● **Assigned task**: Needed from the data below: every line from the one with "Bedroom 1 - Apartment" up to and including the one with "one palm world", repeated exactly and with nothing else.

● **Records provided**:

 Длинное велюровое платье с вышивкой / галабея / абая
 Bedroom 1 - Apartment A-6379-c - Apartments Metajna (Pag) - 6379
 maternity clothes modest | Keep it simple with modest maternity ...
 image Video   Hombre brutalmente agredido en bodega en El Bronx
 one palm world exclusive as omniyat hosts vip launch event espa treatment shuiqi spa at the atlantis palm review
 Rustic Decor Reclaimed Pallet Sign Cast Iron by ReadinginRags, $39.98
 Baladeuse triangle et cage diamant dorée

--

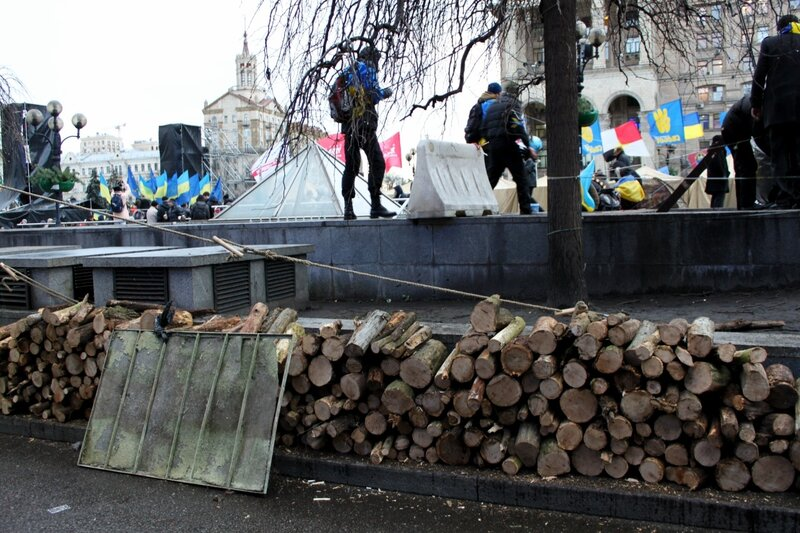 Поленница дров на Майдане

---

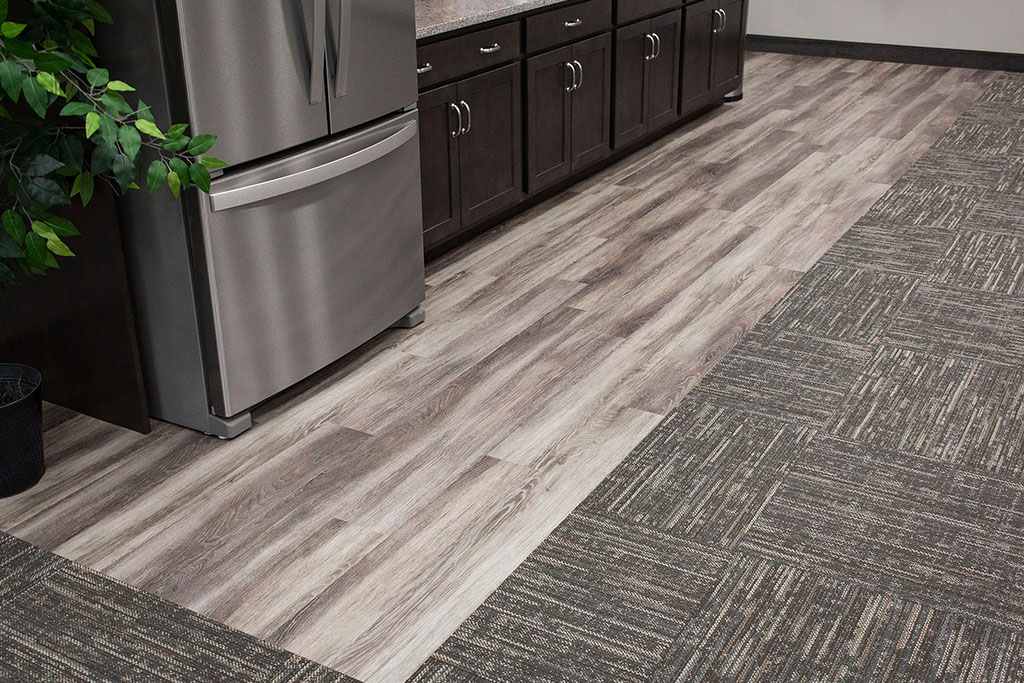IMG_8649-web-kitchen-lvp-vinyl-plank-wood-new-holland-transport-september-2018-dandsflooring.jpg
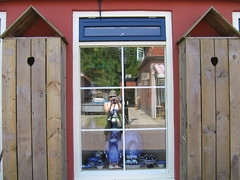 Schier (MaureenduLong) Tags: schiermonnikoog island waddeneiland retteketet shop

● **Your solution**:
 Bedroom 1 - Apartment A-6379-c - Apartments Metajna (Pag) - 6379
 maternity clothes modest | Keep it simple with modest maternity ...
 image Video   Hombre brutalmente agredido en bodega en El Bronx
 one palm world exclusive as omniyat hosts vip launch event espa treatment shuiqi spa at the atlantis palm review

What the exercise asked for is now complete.